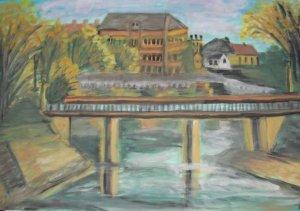 Baja, Sugovica-híd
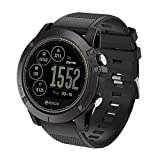 IMSHI Zeblaze Vibe 3 HR Smartwatch, Bluetooth Smart Watch, Compatible with Android 4.4 / iOS 8.0 and Above System for All-Day Activity Record, Heart-Rate Monitor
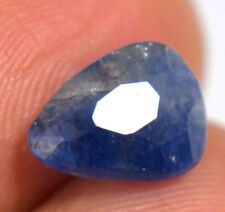 AGSL Certified 2.95 Ct 100% Natural Ceylon Blue Sapphire Untreated Pear Cut Gem
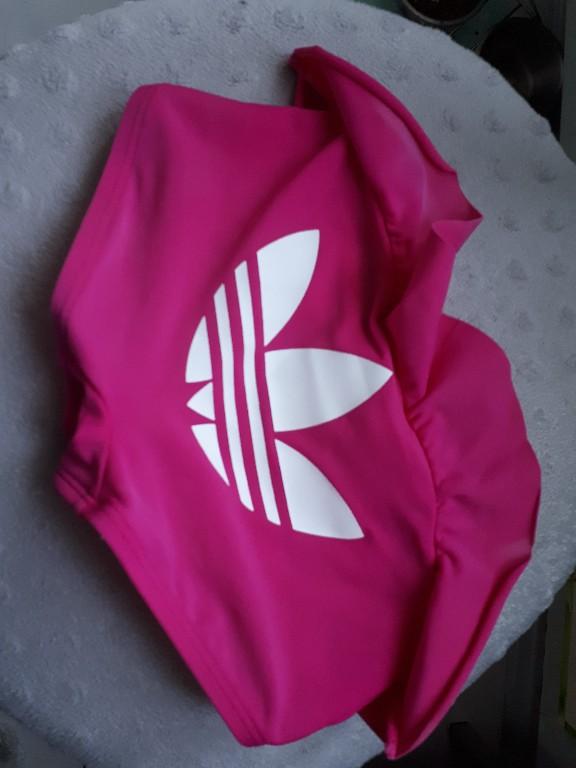 adidas 92 majtki kąpielowe strój dziewczęcy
——
Keep every word of the lines above unchanged in the copy, and omit the pictures.

 Baja, Sugovica-híd
 IMSHI Zeblaze Vibe 3 HR Smartwatch, Bluetooth Smart Watch, Compatible with Android 4.4 / iOS 8.0 and Above System for All-Day Activity Record, Heart-Rate Monitor
 AGSL Certified 2.95 Ct 100% Natural Ceylon Blue Sapphire Untreated Pear Cut Gem
 adidas 92 majtki kąpielowe strój dziewczęcy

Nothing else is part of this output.